= Richard Baker (American businessman, born 1946) =

Richard "Dick" Baker (September 3, 1946 - April 14, 2009) was an American businessman and surf apparel executive for Ocean Pacific. Baker helped to shape the surf apparel industry as president and chief executive of Ocean Pacific, also known as OP.

==Biography==

===Early life===
Baker was born on September 3, 1946, in Los Angeles. He grew up in the San Fernando Valley and earned his bachelor's degree from California State University, Northridge.

===Career===
Baker first entered the apparel industry as a college student. He became a buyer at a men's specialty store to pay for school. He later became a buyer for the now defunct Bullock's department store.

Baker became head of the Marithé François Girbaud's U.S. division, based in New York City, in 1980. He gradually moved on to head other clothing brands. In 1983, Baker became the president and chief executive of Izod Ltd.'s menswear division. He became president of Esprit Sport in 1986 before later moving on to become the head of Tommy Hilfiger's women's clothing division.

===Ocean Pacific===
In 1998, Baker and his partners at the Doyle & Boissiere investment group, which is based in Burlingame, California, acquired the Ocean Pacific heritage surf brand. Ocean Pacific was in financial trouble at the time as consumer preferences had changed over the years.

Baker became the chief executive of Ocean Pacific following the 1998 acquisition. He was able to successfully revive the flagging label. Under his helm, Baker led Ocean Pacific through two sales. The first was to Warnaco Group in 2004, which acquired Ocean Pacific for $40 million. The second sale, in 2006, was to Iconix Brand Group, a surf wear maker, for an estimated $54 million.

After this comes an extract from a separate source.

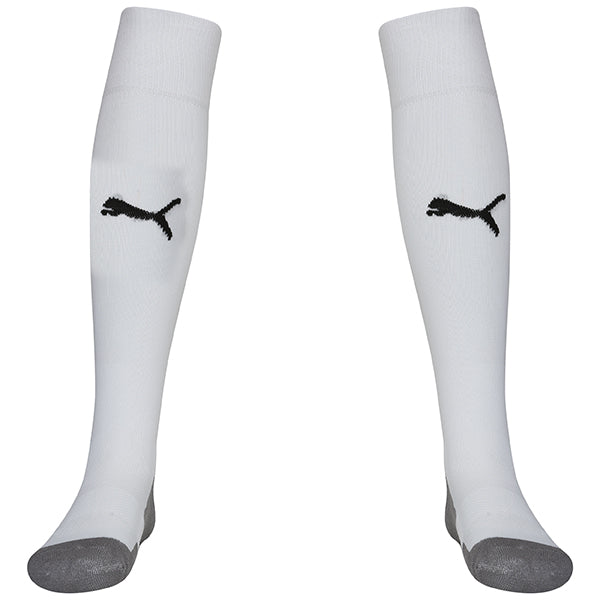 Puma Liga Socks Core in White/Black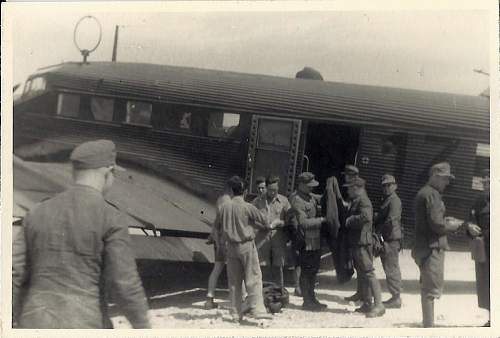 Wehrmacht &amp; Tropical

Baker remained the president of Ocean Pacific until he stepped down in 2006, and continued as a consultant with the company until 2007.

===Surf Industry Manufacturers Association===
Baker joined the board of directors of the Surf Industry Manufacturers Association (SIMA), based in Aliso Viejo, California, in 2000 while he was the chief executive of Ocean Pacific. He served as the head of SIMA for nine years before becoming the chairman emeritus of the organization. The Los Angeles Times noted that as head of SIMA, Baker directed the business of "selling surf to the suits" in the larger business community. He also served as a mentor to the CEOs and heads of other surf oriented apparel brands. Fernando Aguerre, the co-founder of Reef clothing company and current chief executive of Liquid Tribe, later called Baker, "part father, part brother and part friend."

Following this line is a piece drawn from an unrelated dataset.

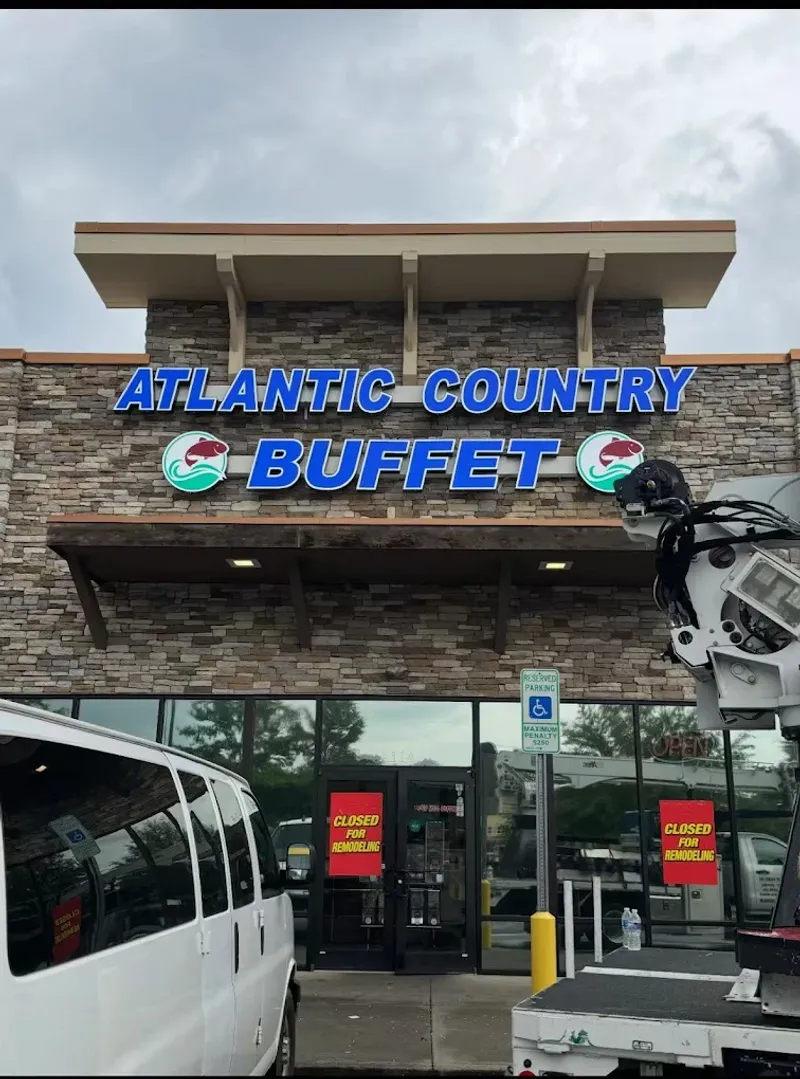 Atlantic Country Buffet (Morganton)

In a speech to a surf industry gathering in San José del Cabo, Mexico, in May 2005, Baker told attendees that, "Surf is on the world stage, and this hard-core, laid-back industry has been discovered by the suits. The non- endemic business types see this as an area of growth, and if you see this as a threat, then get a life -- it's a compliment."

Baker also told the surf industry to use their influence to do good works saying in 2006, "Pick your spot and make a difference...Whether you're big or small, give back what you can."

===Death===
Richard Baker died on April 14, 2009, at Mission Hospital in Mission Viejo, California, after a two-year battle with cancer. He was 62 years old and was survived by his wife of 19 years, Una Baker; sons, Ryan and Jack; his father, Donald Baker, and his sister, Donna Smith Vigil.

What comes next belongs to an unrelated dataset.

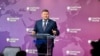Медіарадниця Залужного прокоментувала повідомлення про те, що він нібито запрошує військових у свою майбутню партію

The Surf Industry Manufacturers Association announced that its plans to honor Baker with its Lifetime Achievement Award at its 20th annual Waterman's Ball in August 2009.

Richard Woolcott, the founder and CEO of Volcom told the LA Times, "Dick was a great friend, mentor and role model to many of us in the industry. He understood the magic of action sports and helped us harness it into big-picture thinking and execution. But most of all, he was a wonderful human being with a loving heart and spirit. He was always supportive in what we were doing, lending his advice and positive feedback. He was a blessing to this industry and will be deeply missed."

Fernando Aguerre, founder of Reef, said in reaction to Baker's death, "And I feel like an orphan today."